Extrait >>
LUTTER contre la radiophobie ambiante. C'est l'objectif que s'est fixé le groupe de recherche en radiotoxicologie (GRRT) en organisant chaque année un colloque sur la radioactivité. «Pourquoi sommes-nous effrayés par la radioactivité ? »: le thème débattu ce vendredi au centre universitaire des Saint-Pères (Paris) sera l'occasion de revenir sur l'histoire de la radioprotection, mais également de présenter de nouvelles avancées scientifiques.
Pour le Dr Nicole Colas-Linhart, du laboratoire de biophysique Bichat - Paris-VII, la mise en garde énoncée par le conseiller d'État Constant Burg, en 1994, dans un rapport sur la radioprotection destiné au Premier ministre de l'époque, Édouard Balladur, s'est révélée juste. «Des normes de base ont été définies qui se sont révélées efficaces. De nouvelles normes beaucoup plus sévères sont en cours de préparation. Elles reposent sur des bases scientifiques totalement incertaines. Leur introduction éventuelle aura en France des conséquences graves», écrivait-il alors. Le Dr Colas-Linhart explique cette situation par trois causes. Tout d'abord, l'adoption, par la Commission internationale de protection radiologique (CIPR), de la relation linéaire sans seuil qui pose le principe qu'il n'existe pas de dose sans danger.
En 1999, l'académie de médecine réagissait en notant qu' «il n'existe aucun argument biologique, épidémiologique justifiant l'abaissement de la dose maximale d'irradiation du public de 5mSv à 1mSv. Cette dose est en effet très inférieure à celle due aux rayonnements naturels auxquels sont exposés depuis toujours et sans conséquence fâcheuse décelable des millions d'êtres humains».
Trop de centres de décision.

Informations fournies >>
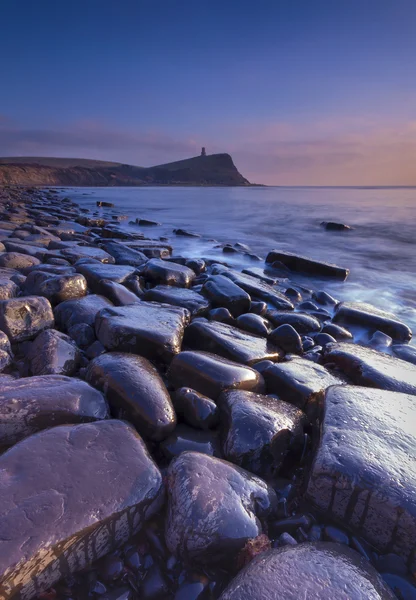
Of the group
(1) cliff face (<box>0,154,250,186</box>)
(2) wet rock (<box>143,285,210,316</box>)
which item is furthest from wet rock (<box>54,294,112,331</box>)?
(1) cliff face (<box>0,154,250,186</box>)

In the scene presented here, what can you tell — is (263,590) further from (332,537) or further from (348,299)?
(348,299)

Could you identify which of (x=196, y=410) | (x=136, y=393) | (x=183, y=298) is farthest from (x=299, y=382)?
(x=183, y=298)

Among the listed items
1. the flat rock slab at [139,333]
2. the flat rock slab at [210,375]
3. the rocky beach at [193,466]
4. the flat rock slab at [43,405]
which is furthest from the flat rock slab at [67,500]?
the flat rock slab at [139,333]

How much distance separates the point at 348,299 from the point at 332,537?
13.5 feet

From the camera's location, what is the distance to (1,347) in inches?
82.7

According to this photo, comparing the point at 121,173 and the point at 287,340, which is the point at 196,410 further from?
the point at 121,173

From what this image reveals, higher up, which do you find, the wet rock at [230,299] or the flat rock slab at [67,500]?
the flat rock slab at [67,500]

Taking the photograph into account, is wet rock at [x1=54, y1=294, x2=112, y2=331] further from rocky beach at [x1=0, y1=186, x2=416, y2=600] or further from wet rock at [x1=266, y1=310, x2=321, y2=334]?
wet rock at [x1=266, y1=310, x2=321, y2=334]

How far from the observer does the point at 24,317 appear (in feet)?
8.07

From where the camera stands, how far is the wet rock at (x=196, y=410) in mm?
1728

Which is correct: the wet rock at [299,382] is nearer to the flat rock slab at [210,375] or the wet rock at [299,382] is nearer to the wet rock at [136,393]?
the flat rock slab at [210,375]

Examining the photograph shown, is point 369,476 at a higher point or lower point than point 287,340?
higher

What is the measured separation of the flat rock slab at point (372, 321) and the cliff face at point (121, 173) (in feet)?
157

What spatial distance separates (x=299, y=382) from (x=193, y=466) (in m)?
0.99
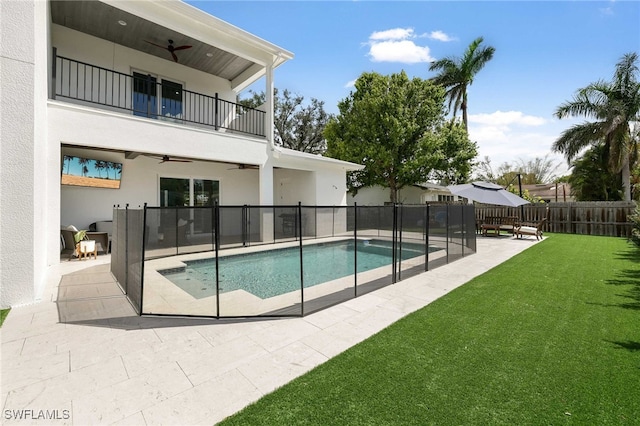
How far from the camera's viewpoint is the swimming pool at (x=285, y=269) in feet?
18.3

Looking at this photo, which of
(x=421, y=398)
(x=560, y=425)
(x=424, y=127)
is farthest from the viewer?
(x=424, y=127)

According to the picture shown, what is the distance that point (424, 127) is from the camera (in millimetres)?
19062

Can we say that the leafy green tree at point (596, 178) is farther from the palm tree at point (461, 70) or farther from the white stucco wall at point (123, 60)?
the white stucco wall at point (123, 60)

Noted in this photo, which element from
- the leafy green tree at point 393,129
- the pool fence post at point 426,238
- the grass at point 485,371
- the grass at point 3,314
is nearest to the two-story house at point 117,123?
the grass at point 3,314

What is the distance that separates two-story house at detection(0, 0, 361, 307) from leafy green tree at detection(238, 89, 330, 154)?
15699 millimetres

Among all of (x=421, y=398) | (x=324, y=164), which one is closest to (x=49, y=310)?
(x=421, y=398)

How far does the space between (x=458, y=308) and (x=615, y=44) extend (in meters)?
21.4

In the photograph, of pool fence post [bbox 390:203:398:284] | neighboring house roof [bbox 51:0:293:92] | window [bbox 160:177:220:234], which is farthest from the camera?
window [bbox 160:177:220:234]

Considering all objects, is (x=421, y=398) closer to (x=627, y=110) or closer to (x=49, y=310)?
(x=49, y=310)

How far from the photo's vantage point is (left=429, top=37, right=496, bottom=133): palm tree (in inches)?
875

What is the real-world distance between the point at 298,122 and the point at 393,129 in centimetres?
1409

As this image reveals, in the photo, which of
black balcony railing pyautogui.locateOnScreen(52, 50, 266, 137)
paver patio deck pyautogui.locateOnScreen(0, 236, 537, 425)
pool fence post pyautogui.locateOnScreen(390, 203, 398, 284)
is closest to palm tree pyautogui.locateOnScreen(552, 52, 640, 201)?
pool fence post pyautogui.locateOnScreen(390, 203, 398, 284)

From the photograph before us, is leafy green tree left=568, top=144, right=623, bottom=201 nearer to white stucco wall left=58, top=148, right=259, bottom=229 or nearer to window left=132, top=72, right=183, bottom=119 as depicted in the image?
white stucco wall left=58, top=148, right=259, bottom=229

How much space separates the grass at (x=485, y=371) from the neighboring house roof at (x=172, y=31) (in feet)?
33.0
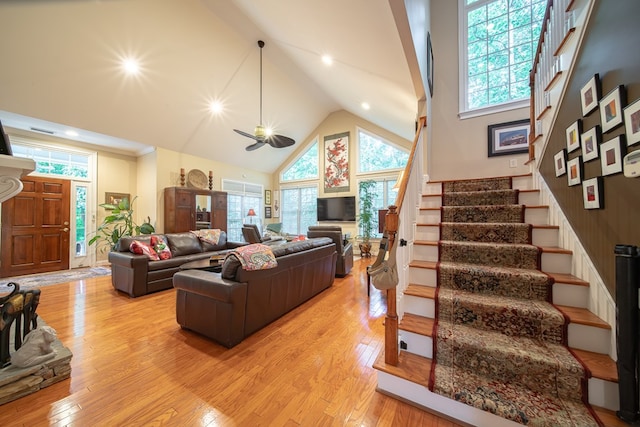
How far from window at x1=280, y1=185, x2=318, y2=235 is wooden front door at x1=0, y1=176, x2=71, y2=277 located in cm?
555

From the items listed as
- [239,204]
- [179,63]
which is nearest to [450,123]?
[179,63]

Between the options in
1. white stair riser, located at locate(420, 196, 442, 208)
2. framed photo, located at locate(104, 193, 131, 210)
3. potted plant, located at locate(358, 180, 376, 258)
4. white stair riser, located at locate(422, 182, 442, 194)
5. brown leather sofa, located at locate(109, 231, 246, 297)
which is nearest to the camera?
white stair riser, located at locate(420, 196, 442, 208)

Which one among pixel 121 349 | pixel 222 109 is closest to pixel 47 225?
pixel 222 109

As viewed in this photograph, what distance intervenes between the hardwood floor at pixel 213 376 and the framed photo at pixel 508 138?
3456mm

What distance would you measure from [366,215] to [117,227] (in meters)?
6.40

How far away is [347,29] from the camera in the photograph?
277 cm

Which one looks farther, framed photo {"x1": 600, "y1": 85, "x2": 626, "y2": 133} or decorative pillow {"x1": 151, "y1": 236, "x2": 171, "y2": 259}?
decorative pillow {"x1": 151, "y1": 236, "x2": 171, "y2": 259}

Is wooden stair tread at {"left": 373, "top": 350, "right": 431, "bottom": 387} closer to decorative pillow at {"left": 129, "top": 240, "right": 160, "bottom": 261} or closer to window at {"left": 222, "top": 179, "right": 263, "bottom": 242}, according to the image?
decorative pillow at {"left": 129, "top": 240, "right": 160, "bottom": 261}

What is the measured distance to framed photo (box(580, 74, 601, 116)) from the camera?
141 cm

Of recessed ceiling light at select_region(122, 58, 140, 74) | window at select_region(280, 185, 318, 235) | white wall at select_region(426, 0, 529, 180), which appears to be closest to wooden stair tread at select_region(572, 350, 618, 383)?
white wall at select_region(426, 0, 529, 180)

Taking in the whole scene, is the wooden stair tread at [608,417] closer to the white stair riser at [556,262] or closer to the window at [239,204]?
the white stair riser at [556,262]

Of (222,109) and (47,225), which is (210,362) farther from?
(47,225)

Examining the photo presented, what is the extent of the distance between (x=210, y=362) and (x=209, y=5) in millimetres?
4889

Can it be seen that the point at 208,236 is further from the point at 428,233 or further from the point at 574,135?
the point at 574,135
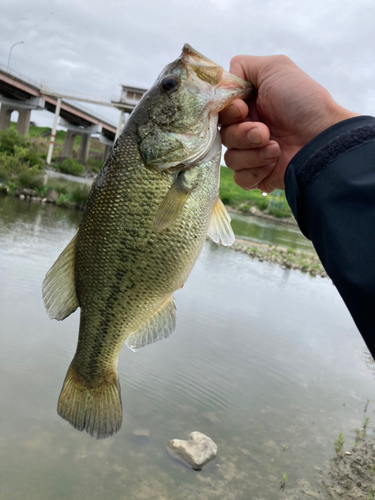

Activité >>
D'après l'extrait, quel abaissement de la dose maximale d'irradiation du public l'académie de médecine jugeait-elle injustifié en 1999 ?

Réponse rédigée >>
Le passage de 5 mSv à 1 mSv.